Retype the whole listing that follows so that it matches the original exactly.

*** DATASET ENTRIES ***

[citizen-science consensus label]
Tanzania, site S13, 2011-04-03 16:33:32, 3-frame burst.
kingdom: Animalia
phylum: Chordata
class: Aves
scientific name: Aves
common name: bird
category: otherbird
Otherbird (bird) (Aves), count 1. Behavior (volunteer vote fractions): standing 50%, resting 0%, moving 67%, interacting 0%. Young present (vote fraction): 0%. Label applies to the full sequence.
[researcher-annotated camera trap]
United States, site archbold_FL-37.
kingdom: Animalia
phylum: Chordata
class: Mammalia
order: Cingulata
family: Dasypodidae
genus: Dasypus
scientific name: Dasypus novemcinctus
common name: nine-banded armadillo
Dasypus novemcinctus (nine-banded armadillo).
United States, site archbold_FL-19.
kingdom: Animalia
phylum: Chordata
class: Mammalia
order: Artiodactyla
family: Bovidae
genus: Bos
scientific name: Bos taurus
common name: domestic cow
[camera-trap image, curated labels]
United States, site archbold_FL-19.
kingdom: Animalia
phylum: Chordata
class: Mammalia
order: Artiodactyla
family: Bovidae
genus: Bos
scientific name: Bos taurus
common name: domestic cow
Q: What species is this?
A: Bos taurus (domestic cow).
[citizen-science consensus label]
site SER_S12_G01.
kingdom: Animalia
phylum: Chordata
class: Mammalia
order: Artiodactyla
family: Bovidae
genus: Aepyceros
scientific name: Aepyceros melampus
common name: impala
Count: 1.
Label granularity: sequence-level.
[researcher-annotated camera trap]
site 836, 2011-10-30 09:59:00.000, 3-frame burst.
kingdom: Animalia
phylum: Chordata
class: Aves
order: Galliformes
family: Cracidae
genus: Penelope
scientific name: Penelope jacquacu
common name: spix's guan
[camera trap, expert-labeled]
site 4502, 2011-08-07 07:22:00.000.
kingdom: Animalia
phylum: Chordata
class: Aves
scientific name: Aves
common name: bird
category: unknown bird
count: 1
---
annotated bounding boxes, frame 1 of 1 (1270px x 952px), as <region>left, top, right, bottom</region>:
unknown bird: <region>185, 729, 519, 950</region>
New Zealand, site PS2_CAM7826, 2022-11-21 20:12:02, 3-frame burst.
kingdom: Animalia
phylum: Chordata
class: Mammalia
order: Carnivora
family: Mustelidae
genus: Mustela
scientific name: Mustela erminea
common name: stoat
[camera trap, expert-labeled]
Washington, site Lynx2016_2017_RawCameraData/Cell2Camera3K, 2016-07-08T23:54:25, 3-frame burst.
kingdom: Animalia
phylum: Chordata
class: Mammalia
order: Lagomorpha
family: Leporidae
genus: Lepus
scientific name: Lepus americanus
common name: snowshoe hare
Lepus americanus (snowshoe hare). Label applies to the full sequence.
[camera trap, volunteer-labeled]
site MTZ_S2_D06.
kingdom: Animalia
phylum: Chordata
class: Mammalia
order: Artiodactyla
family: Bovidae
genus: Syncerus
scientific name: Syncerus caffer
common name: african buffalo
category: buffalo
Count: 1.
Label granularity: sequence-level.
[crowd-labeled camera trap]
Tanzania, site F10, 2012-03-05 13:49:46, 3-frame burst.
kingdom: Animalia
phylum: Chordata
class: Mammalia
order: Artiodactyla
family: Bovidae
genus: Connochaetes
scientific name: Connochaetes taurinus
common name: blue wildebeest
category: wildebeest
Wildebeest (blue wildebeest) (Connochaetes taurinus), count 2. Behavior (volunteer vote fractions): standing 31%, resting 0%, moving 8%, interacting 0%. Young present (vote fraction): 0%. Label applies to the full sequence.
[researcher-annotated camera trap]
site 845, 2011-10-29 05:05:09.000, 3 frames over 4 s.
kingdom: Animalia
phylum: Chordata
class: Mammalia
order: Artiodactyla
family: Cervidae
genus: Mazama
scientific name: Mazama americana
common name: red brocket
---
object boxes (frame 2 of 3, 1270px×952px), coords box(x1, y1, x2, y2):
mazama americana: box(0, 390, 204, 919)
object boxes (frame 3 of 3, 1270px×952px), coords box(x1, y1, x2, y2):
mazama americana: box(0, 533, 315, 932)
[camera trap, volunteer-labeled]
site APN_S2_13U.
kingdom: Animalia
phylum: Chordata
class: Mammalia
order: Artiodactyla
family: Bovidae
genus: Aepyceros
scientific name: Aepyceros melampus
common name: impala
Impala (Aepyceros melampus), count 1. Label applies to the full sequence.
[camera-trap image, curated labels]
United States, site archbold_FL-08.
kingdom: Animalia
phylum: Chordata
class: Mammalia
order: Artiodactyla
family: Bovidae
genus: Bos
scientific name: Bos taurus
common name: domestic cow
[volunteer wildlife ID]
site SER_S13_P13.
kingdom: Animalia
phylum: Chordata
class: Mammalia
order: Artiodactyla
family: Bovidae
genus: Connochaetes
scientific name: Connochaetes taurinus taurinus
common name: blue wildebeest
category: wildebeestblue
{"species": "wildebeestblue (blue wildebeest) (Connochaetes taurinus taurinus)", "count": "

***

--- EXPECTED ANSWER ---
[citizen-science consensus label]
Tanzania, site S13, 2011-04-03 16:33:32, 3-frame burst.
kingdom: Animalia
phylum: Chordata
class: Aves
scientific name: Aves
common name: bird
category: otherbird
Otherbird (bird) (Aves), count 1. Behavior (volunteer vote fractions): standing 50%, resting 0%, moving 67%, interacting 0%. Young present (vote fraction): 0%. Label applies to the full sequence.
[researcher-annotated camera trap]
United States, site archbold_FL-37.
kingdom: Animalia
phylum: Chordata
class: Mammalia
order: Cingulata
family: Dasypodidae
genus: Dasypus
scientific name: Dasypus novemcinctus
common name: nine-banded armadillo
Dasypus novemcinctus (nine-banded armadillo).
United States, site archbold_FL-19.
kingdom: Animalia
phylum: Chordata
class: Mammalia
order: Artiodactyla
family: Bovidae
genus: Bos
scientific name: Bos taurus
common name: domestic cow
[camera-trap image, curated labels]
United States, site archbold_FL-19.
kingdom: Animalia
phylum: Chordata
class: Mammalia
order: Artiodactyla
family: Bovidae
genus: Bos
scientific name: Bos taurus
common name: domestic cow
Q: What species is this?
A: Bos taurus (domestic cow).
[citizen-science consensus label]
site SER_S12_G01.
kingdom: Animalia
phylum: Chordata
class: Mammalia
order: Artiodactyla
family: Bovidae
genus: Aepyceros
scientific name: Aepyceros melampus
common name: impala
Count: 1.
Label granularity: sequence-level.
[researcher-annotated camera trap]
site 836, 2011-10-30 09:59:00.000, 3-frame burst.
kingdom: Animalia
phylum: Chordata
class: Aves
order: Galliformes
family: Cracidae
genus: Penelope
scientific name: Penelope jacquacu
common name: spix's guan
[camera trap, expert-labeled]
site 4502, 2011-08-07 07:22:00.000.
kingdom: Animalia
phylum: Chordata
class: Aves
scientific name: Aves
common name: bird
category: unknown bird
count: 1
---
annotated bounding boxes, frame 1 of 1 (1270px x 952px), as <region>left, top, right, bottom</region>:
unknown bird: <region>185, 729, 519, 950</region>
New Zealand, site PS2_CAM7826, 2022-11-21 20:12:02, 3-frame burst.
kingdom: Animalia
phylum: Chordata
class: Mammalia
order: Carnivora
family: Mustelidae
genus: Mustela
scientific name: Mustela erminea
common name: stoat
[camera trap, expert-labeled]
Washington, site Lynx2016_2017_RawCameraData/Cell2Camera3K, 2016-07-08T23:54:25, 3-frame burst.
kingdom: Animalia
phylum: Chordata
class: Mammalia
order: Lagomorpha
family: Leporidae
genus: Lepus
scientific name: Lepus americanus
common name: snowshoe hare
Lepus americanus (snowshoe hare). Label applies to the full sequence.
[camera trap, volunteer-labeled]
site MTZ_S2_D06.
kingdom: Animalia
phylum: Chordata
class: Mammalia
order: Artiodactyla
family: Bovidae
genus: Syncerus
scientific name: Syncerus caffer
common name: african buffalo
category: buffalo
Count: 1.
Label granularity: sequence-level.
[crowd-labeled camera trap]
Tanzania, site F10, 2012-03-05 13:49:46, 3-frame burst.
kingdom: Animalia
phylum: Chordata
class: Mammalia
order: Artiodactyla
family: Bovidae
genus: Connochaetes
scientific name: Connochaetes taurinus
common name: blue wildebeest
category: wildebeest
Wildebeest (blue wildebeest) (Connochaetes taurinus), count 2. Behavior (volunteer vote fractions): standing 31%, resting 0%, moving 8%, interacting 0%. Young present (vote fraction): 0%. Label applies to the full sequence.
[researcher-annotated camera trap]
site 845, 2011-10-29 05:05:09.000, 3 frames over 4 s.
kingdom: Animalia
phylum: Chordata
class: Mammalia
order: Artiodactyla
family: Cervidae
genus: Mazama
scientific name: Mazama americana
common name: red brocket
---
object boxes (frame 2 of 3, 1270px×952px), coords box(x1, y1, x2, y2):
mazama americana: box(0, 390, 204, 919)
object boxes (frame 3 of 3, 1270px×952px), coords box(x1, y1, x2, y2):
mazama americana: box(0, 533, 315, 932)
[camera trap, volunteer-labeled]
site APN_S2_13U.
kingdom: Animalia
phylum: Chordata
class: Mammalia
order: Artiodactyla
family: Bovidae
genus: Aepyceros
scientific name: Aepyceros melampus
common name: impala
Impala (Aepyceros melampus), count 1. Label applies to the full sequence.
[camera-trap image, curated labels]
United States, site archbold_FL-08.
kingdom: Animalia
phylum: Chordata
class: Mammalia
order: Artiodactyla
family: Bovidae
genus: Bos
scientific name: Bos taurus
common name: domestic cow
[volunteer wildlife ID]
site SER_S13_P13.
kingdom: Animalia
phylum: Chordata
class: Mammalia
order: Artiodactyla
family: Bovidae
genus: Connochaetes
scientific name: Connochaetes taurinus taurinus
common name: blue wildebeest
category: wildebeestblue
{"species": "wildebeestblue (blue wildebeest) (Connochaetes taurinus taurinus)", "count": "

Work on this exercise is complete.